In my last period study hall, I decided to write him a letter:

Jasper,
I’ve noticed that you haven’t been here for a while, and I’ve been worried.
Study hall has been pretty boring and lonely without you here.
Edward said that you don’t believe him when he says that I don’t hate you, and that I’m not mad at you.. I’m really not.
I understand why you reacted the way you did to me cutting my finger…
You’re a vampire, and it was blood.
It’s only natural.
I understand if you never want to see me again, it would only be normal..
If you think it’s for the best then I can deal with it.
But I would really prefer if you told me yourself.
Do not send anyone to say it for you, tell me yourself, in your own words.
That is all I ask.
Please write back…
Soon
Your friend,
Haydee Reynolds xox
I gave the note to Edward after school that Friday, and asked him to deliver it for me. That way it gave Jasper the weekend to write back.

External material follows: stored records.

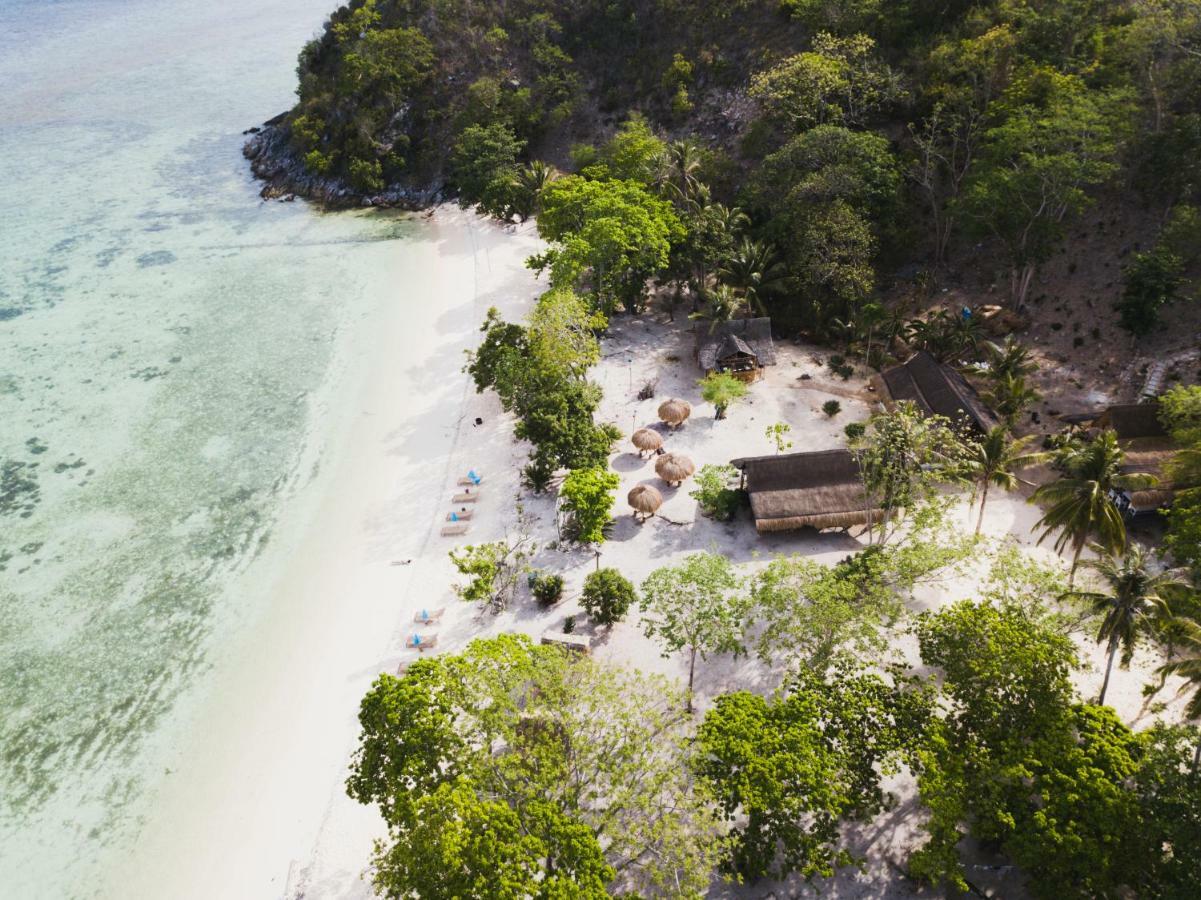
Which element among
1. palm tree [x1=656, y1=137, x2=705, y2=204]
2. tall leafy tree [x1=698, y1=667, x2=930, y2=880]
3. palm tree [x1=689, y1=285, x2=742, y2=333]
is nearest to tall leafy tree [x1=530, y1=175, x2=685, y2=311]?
palm tree [x1=656, y1=137, x2=705, y2=204]

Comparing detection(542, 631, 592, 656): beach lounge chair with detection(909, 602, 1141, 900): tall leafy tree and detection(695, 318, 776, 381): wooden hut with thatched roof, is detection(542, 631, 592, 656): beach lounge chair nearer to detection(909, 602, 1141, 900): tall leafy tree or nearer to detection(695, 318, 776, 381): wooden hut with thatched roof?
detection(909, 602, 1141, 900): tall leafy tree

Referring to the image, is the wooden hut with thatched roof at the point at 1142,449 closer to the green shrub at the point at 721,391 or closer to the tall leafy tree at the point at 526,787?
the green shrub at the point at 721,391

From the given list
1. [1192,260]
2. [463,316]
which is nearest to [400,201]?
[463,316]

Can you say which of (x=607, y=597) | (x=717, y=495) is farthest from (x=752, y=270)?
(x=607, y=597)

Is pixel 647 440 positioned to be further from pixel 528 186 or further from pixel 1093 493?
pixel 528 186

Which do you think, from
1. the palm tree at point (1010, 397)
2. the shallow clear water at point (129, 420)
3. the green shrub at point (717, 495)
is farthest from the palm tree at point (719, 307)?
the shallow clear water at point (129, 420)
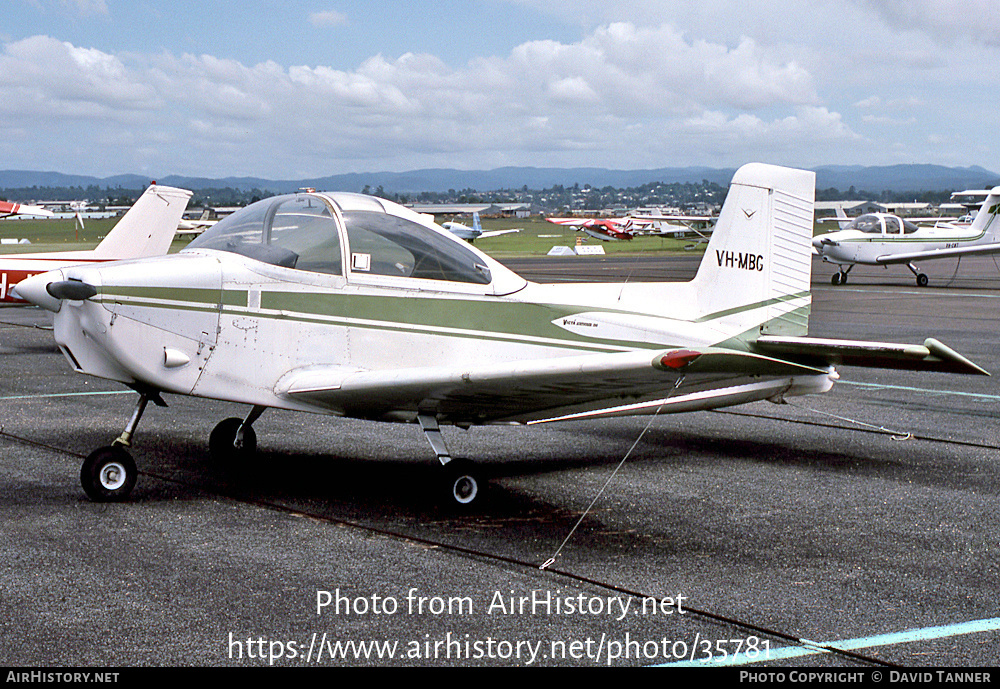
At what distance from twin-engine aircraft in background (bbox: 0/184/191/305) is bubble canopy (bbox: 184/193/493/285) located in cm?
913

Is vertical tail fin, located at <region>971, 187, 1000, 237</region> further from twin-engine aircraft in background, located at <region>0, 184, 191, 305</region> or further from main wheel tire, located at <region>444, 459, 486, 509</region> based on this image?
main wheel tire, located at <region>444, 459, 486, 509</region>

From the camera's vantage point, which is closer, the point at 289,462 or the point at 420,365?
the point at 420,365

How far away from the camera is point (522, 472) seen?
714 centimetres

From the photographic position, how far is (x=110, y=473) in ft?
19.9

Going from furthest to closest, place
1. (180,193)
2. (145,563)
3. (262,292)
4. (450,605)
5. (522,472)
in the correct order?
(180,193), (522,472), (262,292), (145,563), (450,605)

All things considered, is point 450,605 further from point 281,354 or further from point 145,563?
→ point 281,354

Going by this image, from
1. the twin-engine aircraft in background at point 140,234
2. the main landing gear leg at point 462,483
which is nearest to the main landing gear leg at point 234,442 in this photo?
the main landing gear leg at point 462,483

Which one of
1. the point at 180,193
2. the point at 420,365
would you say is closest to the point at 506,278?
the point at 420,365

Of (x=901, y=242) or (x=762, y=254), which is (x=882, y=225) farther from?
(x=762, y=254)

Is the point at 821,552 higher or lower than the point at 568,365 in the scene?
lower

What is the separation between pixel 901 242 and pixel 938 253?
1.25 metres

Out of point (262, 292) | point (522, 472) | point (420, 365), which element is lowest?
point (522, 472)
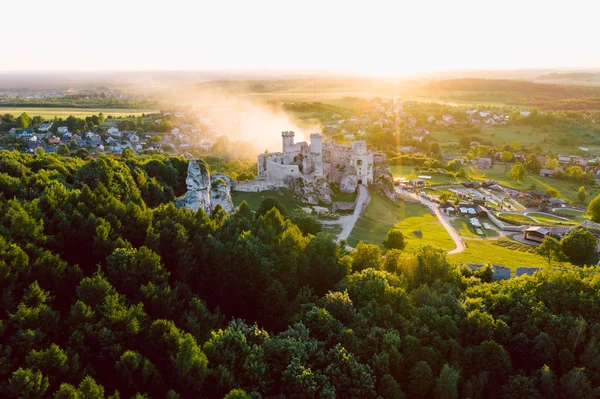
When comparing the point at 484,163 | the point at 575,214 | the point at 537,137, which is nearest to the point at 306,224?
the point at 575,214

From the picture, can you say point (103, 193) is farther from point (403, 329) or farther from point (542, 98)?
point (542, 98)

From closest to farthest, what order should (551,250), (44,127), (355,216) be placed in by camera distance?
(551,250), (355,216), (44,127)

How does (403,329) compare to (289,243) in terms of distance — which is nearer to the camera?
(403,329)

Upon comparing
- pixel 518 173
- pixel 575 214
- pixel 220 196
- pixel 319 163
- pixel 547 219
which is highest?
pixel 319 163

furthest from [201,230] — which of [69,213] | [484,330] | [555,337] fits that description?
[555,337]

All I could think of that weekend was Jasper. I wondered if he had read my letter, and if he had written back yet. If he had finally realized that I was not mad. If he would be in school on Monday. If he never wanted to see me again. If I would ever see him again.
This was all I could think about. I couldn’t even sleep because of it. I needed to know.
Did he miss me? Did he wish I would come to his house to see Bella that way he had an excuse to talk to me? Was he excited for Monday too?
I wouldn’t know till tomorrow, so I closed my eyes and fell asleep finally.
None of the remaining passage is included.